Título: Em Israel, a derrota foi de Sharon
Autor: Kresch, Daniela
Fonte: O Estado de São Paulo, 16/09/2007, Internacional, p. A18

Matança tornou-se uma mancha no passado do ex-primeiro-ministro

Em Israel, ninguém sofreu mais as conseqüências de Sabra e Chatila do que o ex-primeiro-ministro Ariel Sharon, na época um político em ascensão que ocupava o respeitado cargo de ministro da Defesa. A repercussão do massacre entre os israelenses e pelo mundo levou Sharon a uma espécie de ostracismo político de quase 15 anos.

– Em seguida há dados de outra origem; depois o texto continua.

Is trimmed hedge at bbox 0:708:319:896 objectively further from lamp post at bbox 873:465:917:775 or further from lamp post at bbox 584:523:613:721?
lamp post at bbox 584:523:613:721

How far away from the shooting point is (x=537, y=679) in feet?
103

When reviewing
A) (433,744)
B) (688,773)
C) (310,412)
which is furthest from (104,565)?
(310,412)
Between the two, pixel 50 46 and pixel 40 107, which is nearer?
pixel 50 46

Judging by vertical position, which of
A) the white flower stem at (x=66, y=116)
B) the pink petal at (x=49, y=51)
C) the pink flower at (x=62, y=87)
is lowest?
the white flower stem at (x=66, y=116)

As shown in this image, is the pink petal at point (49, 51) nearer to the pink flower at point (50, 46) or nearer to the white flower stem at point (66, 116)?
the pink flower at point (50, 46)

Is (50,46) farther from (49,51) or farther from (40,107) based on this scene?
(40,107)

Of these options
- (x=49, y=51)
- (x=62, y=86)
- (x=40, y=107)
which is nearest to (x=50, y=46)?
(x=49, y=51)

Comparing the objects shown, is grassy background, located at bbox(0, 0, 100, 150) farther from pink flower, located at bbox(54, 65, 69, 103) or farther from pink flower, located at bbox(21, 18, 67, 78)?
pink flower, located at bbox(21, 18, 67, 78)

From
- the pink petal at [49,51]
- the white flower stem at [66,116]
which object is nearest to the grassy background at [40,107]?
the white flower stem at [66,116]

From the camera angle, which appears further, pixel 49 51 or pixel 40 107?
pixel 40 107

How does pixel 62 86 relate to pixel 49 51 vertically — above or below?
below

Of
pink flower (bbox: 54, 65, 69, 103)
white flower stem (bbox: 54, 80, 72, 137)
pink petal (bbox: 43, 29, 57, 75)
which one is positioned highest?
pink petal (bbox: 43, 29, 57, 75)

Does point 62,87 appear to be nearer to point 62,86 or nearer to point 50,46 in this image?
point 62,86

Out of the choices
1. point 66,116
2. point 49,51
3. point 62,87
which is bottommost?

O episódio transformou Sharon na encarnação do 'mau' para o mundo árabe e em sinônimo de vergonha nacional para boa parte dos israelenses. Até hoje, a maior demonstração pública já realizada em Israel foi a chamada 'Manifestação dos 400 mil', em Tel-Aviv, poucos dias depois do massacre, quando centenas de milhares de pessoas exigiram a renúncia dos envolvidos.

Dez dias depois do massacre de Sabra e Chatila, o gabinete do então premiê Menachem Begin estabeleceu uma comissão de inquérito para investigar o comportamento das cúpulas militar e política durante o incidente.

Cinco meses depois, em fevereiro de 1983, a chamada Comissão Kahan (comandada pelo presidente da Suprema Corte, Yitzhak Kahan) concluiu que, apesar do envolvimento indireto do Exército no massacre, Ariel Sharon tinha 'responsabilidade pessoal' pelo ocorrido. Segundo a comissão, ele falhou na prevenção das mortes de centenas de civis palestinos nos dois campos de refugiados. A comissão recomendou a demissão de Sharon, o que foi aceito por Begin.

Depois de Sabra e Chatila, Sharon continuou como parlamentar e ocupou diversos ministérios, mas nenhum com o peso da pasta da Defesa.

Conhecido como 'pai' dos assentamentos judeus em territórios palestinos, sua popularidade se manteve em alta entre grupos de direita, entre eles o partido que ajudou a fundar, o Likud. Mas Sharon era carta fora do baralho quando se tratava de concorrer à liderança do país.

REABILITAÇÃO

A reabilitação política do ex-general começou em 1996, quando o então premiê e colega de Likud, Benjamin Bibi Netanyahu, nomeou Sharon como ministro das Relações Exteriores. Três anos depois, em 1999, ele tomou de Bibi a liderança do Likud. O que parecia impossível uma década e meia antes aconteceu em 2001: Sharon foi eleito premiê após o fracasso de Ehud Barak nas negociações de paz em Camp David e o começo da segunda Intifada (revolta palestina contra Israel), em setembro de 2000.

A reviravolta de Sharon é atribuída a dois fatores. Primeiro, uma mudança dramática na opinião pública por causa da segunda Intifada. Cansados de acordos de paz sem resultados e da sucessão de ataques terroristas em cidades como Jerusalém e Tel-Aviv, os israelenses deram uma guinada para a direita, exigindo ações linha-dura contra os radicais palestinos.

O segundo fator foi uma mudança na imagem pessoal de Sharon. Com ajuda de publicitários, ele foi reapresentado ao público como uma espécie de 'avô' simpático, com muita experiência de vida e, principalmente, de luta.

Com a popularidade em alta, Sharon assumiu o controle do país em março de 2001. Em 2003, surpreendeu a esquerda e a direita ao anunciar a retirada total israelense da Faixa de Gaza, passo recebido com elogios pela comunidade internacional. Mas, no auge da carreira, ele sofreu um acidente vascular cerebral, em janeiro de 2006.

Em coma até hoje, Sharon ainda tem Sabra e Chatila como mancha no currículo. Entretanto, pelo menos em Israel, conseguiu retocar sua imagem e entrar para a história como um dos mais populares primeiros-ministros que o país já teve.